Something arctic and dark and deadly rose up inside of her as the X-fire emerged in a straight line on either side of her body, cutting the enemy in the way in half and cauterizing the massive wounds with such flawlessness, it appeared the men had fallen into two neat pieces. The rest of them were trapped beyond the wall of voracious flame, but they continued to shoot. And then her mind, a huge, vast endless thing that saw and heard every sigh, every heartbeat, caught the whisper of more of them coming down through the mountains. They’d slipped in past the defenses when the sonic weapon took out the changelings as well as the feral wolves, and now they thought to flank them from behind.
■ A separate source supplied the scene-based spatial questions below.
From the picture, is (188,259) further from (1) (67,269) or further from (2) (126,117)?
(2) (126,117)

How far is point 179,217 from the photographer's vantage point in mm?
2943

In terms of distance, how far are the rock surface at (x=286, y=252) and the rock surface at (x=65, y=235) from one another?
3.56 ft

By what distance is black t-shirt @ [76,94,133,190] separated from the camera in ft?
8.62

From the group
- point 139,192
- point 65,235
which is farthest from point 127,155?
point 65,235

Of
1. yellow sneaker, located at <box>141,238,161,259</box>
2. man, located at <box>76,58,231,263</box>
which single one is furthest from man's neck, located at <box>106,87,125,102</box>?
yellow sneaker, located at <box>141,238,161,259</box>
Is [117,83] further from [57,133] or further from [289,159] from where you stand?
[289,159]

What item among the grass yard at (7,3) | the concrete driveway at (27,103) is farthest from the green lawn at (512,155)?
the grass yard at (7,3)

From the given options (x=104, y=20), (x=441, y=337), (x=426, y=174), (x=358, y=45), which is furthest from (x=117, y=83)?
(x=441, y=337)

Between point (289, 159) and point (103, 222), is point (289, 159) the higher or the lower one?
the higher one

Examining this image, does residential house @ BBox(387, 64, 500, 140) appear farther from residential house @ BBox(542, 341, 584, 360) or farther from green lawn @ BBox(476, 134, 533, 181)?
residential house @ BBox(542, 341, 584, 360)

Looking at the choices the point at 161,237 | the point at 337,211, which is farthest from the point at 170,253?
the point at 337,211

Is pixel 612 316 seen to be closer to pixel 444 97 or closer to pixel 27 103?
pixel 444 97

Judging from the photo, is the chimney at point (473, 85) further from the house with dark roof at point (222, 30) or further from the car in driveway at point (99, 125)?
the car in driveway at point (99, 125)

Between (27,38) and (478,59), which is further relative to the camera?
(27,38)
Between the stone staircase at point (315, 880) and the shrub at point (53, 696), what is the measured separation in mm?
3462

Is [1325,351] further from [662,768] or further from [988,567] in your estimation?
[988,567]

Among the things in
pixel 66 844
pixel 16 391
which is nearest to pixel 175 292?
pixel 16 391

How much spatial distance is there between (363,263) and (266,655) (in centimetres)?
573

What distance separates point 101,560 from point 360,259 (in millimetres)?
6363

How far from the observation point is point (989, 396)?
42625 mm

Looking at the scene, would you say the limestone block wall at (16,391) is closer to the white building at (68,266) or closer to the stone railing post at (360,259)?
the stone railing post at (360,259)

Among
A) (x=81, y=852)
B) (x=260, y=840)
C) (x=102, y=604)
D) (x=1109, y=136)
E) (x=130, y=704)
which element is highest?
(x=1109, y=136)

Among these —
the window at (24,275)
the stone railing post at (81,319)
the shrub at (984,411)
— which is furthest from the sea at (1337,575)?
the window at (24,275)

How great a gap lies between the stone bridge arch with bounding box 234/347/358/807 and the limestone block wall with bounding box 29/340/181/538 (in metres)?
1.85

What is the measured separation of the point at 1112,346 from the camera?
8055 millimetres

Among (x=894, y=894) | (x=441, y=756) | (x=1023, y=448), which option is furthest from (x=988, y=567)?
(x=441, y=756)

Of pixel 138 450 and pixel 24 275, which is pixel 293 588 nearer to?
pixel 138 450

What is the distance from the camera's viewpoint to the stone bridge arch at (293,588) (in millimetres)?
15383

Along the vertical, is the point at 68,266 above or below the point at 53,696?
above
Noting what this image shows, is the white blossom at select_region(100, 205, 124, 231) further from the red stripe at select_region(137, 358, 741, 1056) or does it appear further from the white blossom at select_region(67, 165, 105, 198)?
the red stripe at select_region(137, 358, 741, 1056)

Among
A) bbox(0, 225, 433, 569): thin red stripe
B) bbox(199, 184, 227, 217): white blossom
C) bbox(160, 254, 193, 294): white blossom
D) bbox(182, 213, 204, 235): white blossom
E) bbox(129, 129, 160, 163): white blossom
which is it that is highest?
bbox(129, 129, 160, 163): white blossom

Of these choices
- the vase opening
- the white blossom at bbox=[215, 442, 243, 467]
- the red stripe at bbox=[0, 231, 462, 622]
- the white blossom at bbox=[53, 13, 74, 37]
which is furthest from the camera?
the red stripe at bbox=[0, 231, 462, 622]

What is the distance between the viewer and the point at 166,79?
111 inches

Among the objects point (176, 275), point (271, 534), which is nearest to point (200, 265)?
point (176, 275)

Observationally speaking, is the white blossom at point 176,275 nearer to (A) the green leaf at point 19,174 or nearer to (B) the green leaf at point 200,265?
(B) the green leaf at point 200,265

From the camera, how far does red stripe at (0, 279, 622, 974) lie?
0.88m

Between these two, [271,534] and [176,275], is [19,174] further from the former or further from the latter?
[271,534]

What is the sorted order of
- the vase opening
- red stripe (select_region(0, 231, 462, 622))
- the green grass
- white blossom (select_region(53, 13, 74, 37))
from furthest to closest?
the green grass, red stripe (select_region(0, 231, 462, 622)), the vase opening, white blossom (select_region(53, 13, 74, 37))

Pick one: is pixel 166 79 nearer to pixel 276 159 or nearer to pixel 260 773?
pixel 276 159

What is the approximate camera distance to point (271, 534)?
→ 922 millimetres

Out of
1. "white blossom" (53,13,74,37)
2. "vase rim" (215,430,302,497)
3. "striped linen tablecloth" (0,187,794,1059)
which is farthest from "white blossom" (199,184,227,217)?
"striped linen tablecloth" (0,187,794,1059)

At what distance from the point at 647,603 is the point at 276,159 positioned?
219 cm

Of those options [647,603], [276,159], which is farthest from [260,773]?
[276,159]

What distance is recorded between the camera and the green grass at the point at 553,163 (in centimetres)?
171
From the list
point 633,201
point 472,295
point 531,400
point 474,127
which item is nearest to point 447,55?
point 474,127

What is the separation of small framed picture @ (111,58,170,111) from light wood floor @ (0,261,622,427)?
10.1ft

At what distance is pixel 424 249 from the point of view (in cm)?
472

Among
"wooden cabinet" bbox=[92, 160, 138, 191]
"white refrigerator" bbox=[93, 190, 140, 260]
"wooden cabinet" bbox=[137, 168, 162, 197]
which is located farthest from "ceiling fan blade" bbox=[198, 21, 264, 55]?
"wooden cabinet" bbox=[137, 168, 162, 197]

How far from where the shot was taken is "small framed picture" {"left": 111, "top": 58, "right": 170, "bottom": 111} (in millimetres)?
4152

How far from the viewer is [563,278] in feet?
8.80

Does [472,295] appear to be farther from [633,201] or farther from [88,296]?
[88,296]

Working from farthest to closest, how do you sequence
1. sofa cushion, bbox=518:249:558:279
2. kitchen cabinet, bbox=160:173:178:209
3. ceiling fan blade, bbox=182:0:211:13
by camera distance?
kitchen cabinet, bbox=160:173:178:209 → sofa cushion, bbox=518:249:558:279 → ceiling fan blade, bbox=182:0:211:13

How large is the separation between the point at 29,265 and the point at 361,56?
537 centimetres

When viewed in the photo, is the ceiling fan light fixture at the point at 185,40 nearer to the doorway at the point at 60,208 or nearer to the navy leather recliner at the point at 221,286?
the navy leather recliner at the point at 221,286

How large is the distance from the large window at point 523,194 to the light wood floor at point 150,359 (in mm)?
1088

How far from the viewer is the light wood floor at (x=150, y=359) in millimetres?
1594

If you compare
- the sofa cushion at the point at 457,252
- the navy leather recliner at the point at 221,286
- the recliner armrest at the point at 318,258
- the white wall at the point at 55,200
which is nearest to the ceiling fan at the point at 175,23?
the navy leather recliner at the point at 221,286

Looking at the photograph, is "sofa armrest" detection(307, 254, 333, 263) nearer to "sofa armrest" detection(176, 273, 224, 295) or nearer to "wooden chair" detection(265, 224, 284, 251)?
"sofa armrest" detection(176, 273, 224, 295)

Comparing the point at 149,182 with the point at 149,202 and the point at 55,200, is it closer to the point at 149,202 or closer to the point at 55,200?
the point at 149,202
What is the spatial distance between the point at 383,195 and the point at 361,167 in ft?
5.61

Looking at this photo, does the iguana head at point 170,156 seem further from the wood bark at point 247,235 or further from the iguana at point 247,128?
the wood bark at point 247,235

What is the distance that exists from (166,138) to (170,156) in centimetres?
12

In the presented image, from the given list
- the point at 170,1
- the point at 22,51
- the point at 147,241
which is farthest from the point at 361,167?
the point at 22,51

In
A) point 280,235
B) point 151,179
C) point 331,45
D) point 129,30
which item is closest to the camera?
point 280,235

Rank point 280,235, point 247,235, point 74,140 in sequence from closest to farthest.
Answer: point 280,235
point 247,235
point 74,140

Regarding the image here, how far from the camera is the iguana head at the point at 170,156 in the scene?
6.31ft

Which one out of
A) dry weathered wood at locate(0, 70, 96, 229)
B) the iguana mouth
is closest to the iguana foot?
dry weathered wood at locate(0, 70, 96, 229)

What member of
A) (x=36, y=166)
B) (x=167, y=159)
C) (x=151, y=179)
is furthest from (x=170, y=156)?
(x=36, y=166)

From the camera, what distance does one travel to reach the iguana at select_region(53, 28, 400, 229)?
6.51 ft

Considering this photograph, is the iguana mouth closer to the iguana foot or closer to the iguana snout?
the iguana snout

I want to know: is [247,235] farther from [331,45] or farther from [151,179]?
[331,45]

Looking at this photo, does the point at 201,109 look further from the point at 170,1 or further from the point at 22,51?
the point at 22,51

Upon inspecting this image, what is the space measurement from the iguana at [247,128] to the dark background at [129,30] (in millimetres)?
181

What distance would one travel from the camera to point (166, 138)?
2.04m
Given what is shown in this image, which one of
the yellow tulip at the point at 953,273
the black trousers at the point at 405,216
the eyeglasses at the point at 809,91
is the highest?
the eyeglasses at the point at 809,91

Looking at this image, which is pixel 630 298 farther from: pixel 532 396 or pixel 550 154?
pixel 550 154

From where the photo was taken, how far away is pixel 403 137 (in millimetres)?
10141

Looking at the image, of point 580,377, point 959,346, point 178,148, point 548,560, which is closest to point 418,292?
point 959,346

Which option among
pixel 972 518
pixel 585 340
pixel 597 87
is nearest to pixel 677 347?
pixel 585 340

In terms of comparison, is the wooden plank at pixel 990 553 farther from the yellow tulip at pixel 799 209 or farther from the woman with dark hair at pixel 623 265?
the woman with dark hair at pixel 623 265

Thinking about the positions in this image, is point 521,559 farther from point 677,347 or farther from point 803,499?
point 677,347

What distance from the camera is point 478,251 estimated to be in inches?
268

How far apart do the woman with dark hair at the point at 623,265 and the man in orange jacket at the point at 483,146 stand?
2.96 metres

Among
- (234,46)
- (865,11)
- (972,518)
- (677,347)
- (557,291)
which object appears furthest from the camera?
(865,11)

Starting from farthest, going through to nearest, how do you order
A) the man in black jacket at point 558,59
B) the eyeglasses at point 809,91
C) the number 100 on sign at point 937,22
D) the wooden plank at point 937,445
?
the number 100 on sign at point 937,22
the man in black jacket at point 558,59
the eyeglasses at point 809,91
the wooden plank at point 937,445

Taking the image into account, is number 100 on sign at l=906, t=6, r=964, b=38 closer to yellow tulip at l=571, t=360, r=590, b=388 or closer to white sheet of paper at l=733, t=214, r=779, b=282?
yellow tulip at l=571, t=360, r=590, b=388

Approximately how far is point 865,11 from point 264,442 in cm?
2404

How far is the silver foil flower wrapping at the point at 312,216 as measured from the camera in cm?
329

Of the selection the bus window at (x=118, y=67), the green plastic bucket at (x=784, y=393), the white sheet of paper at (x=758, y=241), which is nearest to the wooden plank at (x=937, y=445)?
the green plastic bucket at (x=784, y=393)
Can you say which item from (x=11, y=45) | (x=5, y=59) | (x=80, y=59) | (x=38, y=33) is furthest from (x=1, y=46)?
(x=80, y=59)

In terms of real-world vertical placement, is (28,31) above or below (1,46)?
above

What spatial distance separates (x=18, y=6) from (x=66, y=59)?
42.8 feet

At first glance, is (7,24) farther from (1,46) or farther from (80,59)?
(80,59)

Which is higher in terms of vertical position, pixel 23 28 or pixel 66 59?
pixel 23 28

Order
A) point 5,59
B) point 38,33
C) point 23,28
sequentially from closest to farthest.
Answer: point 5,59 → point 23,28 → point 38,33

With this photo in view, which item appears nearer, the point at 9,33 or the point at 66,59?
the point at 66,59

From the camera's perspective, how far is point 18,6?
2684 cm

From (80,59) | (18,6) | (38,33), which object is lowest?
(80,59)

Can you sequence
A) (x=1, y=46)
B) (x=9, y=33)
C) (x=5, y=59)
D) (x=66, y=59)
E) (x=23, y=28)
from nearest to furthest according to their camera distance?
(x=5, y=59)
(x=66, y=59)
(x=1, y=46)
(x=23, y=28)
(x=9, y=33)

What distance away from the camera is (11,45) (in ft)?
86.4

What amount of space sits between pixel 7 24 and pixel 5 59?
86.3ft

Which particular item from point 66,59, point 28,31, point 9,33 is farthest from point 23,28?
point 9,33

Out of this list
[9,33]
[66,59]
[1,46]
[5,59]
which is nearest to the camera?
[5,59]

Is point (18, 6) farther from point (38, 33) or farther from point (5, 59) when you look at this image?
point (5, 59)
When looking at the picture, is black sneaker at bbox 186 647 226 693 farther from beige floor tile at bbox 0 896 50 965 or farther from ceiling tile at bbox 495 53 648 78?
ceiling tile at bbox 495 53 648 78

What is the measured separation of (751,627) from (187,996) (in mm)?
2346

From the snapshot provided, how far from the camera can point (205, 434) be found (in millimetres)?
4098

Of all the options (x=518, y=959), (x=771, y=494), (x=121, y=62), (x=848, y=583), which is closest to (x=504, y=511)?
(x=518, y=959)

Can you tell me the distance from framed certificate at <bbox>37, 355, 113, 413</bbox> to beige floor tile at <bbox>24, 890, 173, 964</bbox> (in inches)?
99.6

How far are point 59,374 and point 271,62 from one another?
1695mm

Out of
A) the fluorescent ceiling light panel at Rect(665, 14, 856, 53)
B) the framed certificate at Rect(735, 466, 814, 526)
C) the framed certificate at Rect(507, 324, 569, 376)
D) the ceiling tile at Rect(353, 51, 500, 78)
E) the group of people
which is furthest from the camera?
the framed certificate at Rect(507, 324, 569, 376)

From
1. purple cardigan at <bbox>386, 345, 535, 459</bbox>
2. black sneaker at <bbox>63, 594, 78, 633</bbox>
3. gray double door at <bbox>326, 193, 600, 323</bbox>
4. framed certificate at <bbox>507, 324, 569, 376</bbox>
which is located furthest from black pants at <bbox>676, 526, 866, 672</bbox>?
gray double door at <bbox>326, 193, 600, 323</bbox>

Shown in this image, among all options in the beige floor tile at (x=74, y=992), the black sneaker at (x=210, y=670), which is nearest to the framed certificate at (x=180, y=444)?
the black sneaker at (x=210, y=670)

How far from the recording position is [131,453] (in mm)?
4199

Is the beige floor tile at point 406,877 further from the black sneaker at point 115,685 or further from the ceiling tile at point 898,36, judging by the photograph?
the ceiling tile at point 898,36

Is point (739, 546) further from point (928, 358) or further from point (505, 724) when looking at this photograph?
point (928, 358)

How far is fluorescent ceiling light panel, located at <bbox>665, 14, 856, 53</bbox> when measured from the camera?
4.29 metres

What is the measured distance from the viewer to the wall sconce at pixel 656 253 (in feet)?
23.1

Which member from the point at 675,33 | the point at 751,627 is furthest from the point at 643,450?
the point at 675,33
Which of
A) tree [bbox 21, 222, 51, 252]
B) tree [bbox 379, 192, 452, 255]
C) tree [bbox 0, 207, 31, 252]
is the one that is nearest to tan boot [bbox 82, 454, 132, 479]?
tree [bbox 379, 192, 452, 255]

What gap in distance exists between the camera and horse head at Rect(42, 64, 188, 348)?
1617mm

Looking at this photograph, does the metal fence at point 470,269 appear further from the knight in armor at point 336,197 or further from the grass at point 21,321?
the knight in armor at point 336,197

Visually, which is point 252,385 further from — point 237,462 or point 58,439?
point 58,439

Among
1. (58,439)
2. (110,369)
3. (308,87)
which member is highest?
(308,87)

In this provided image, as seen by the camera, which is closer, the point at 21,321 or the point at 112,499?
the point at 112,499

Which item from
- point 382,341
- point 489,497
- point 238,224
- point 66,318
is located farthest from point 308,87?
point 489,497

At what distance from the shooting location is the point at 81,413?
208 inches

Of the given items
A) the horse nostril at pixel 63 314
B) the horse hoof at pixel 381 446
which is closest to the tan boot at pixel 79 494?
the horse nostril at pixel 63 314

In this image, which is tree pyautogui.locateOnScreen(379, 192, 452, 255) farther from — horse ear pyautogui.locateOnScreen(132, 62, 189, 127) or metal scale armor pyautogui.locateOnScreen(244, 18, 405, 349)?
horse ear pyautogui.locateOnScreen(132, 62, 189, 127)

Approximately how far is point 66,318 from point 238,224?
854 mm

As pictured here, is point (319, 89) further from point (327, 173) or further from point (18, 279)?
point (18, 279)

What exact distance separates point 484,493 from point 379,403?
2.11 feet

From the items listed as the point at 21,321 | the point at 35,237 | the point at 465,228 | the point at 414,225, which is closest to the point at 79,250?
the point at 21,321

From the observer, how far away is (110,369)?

“Traitor!” The word came from the throats of those in front of her and she knew them then. Pure Psy. Zealots. They would not back down.

Very well.

The cold, dark thing inside of her shoved aside all else . . . and the flames began to feed. Screams filled the air, filled her consciousness, filled the sky. The monster inside of her, she thought with a small part of the endless vastness that was her mind, had seized control.

The problem was . . . the Psy weren’t the only targets in the vicinity.





HAWKE pulled his injured out of range of those Pure Psy operatives who’d been trapped on this side of the divide when Sienna created that bladelike wall of X-fire. It was clear the enemy would not surrender, but trapped as they were, he offered them one final chance. The response was a hail of bullets, so he gave the order. When it was done, he checked on his people. Most were staring shell-shocked at Sienna as she blazed in a storm of crimson and gold, her hair flying in a terrible breeze, her eyes caverns of pure, raw power.

At first the wall of cold fire, it had touched the enemy alone, but now it changed shape, became a wave that rippled outward in both directions, growing ever closer to the injured and bleeding SnowDancers.

Ignoring the pain of shattered eardrums barely begun to heal thanks to his strength as alpha, he screamed, “Sienna!” as he ran to her, even knowing she couldn’t hear him inside the inferno that consumed her, until it poured out of her eyes, her mouth, her every pore and every cell. The cold burn of it hit him a meter from the quickly creeping edge.

He knew she’d told him not to do it, that the X-fire would kill him the same as anyone else if she wasn’t in conscious control. But he had to stop her, had to save her. If she took the life of even one SnowDancer and survived to witness what she’d done, it would break her.

“Baby, you better be in there!” Running back, he got a racing start and jumped through the flames, expecting to fry. Instead, he slammed into her body, his arms going around her, but she didn’t go down—as if the cold fire had rooted her to the earth.

Her eyes, those eyes filled with red and gold, so stunning, so lethal, seemed to see him for a second, and he was almost certain he heard, Forgive me, deep inside his head before a dark, endless something grabbed his mind, punching through with such savage force that it brought him to his knees.

Shoving aside the throbbing pain as the shock of the impact vibrated through his body, he raised his head and looked out through the wall of X-fire, saw the flames lick out and over his people at a speed not even a wolf could outrun.